Le lendemain, je croise mon patron qui me propose que le cabinet rembourse la baby-sitter qui pourrait prendre le relais de ma nounou pour me permettre de rester le soir et « alléger mes contraintes ». Généreux diront certains ; certes… mais comment lui dire que j’ai envie de cette « contrainte » ? Alors je l’ai simplement dit « Oh mais tu sais, moi j’aime bien m’occuper un peu de mes enfants quand même et dans la mesure où mon travail est fait, je crois que je peux me permettre de leur donner leurs bains moi-même » Et j’ai bien vu dans son regard l’éclat d’intérêt qui s’éteint… « Elle préfère donner les bains, elle est perdue… »
Me viennent plusieurs réactions : Pourquoi devoir choisir entre 2 stéréotypes : la working woman successful qui fuit son chez soi et sacrifie sa vie de famille consciemment ou non, et la mère de famille intellectuellement en régression ? Depuis quand est-il devenu avilissant d’aimer s’occuper de son foyer ? Pourquoi est-il si difficile d’assumer quelque chose d’aussi naturel que de vouloir prendre soin des siens ?
Partiellement depuis que l’héritage féministe nous laisse à penser que les femmes devraient ressembler au maximum aux hommes pour exister dans la société économique.

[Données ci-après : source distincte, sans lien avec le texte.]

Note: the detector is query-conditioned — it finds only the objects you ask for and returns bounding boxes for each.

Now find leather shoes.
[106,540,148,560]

A force de vanter les mérites des crèches d’entreprise qui ferment à 20h, des traceurs GPS à glisser dans les sacs de nos enfants et de la formidable organisation déléguée à des batteries de nounous et autres baby-sitter : le modèle de la mère gestionnaire s’impose à tous et à toutes. Une mère masculinisée qui « gère » ses enfants comme un tableur excel. Je ne fustige pas ce modèle, il a ses forces mais le simple fait qu’il soit devenu un idéal à atteindre est un déséquilibre. Ça y est, je suis une femme aboutie parce que mon patron m’a proposé de me payer une baby-sitter.
Il serait de bon ton de vanter aussi les mérites des femmes qui dédient leurs vies à l’éducation de leurs enfants, pour en faire des hommes et des femmes du monde et construire la société de demain. Et pourquoi pas faire preuve d’un peu de nuance et chanter les louanges des femmes qui font plusieurs choses à la fois. Rappeler aux femmes que rien ne leur est impossible et que seul leur cœur doit les guider vers ce qui est bon pour elles, individuellement.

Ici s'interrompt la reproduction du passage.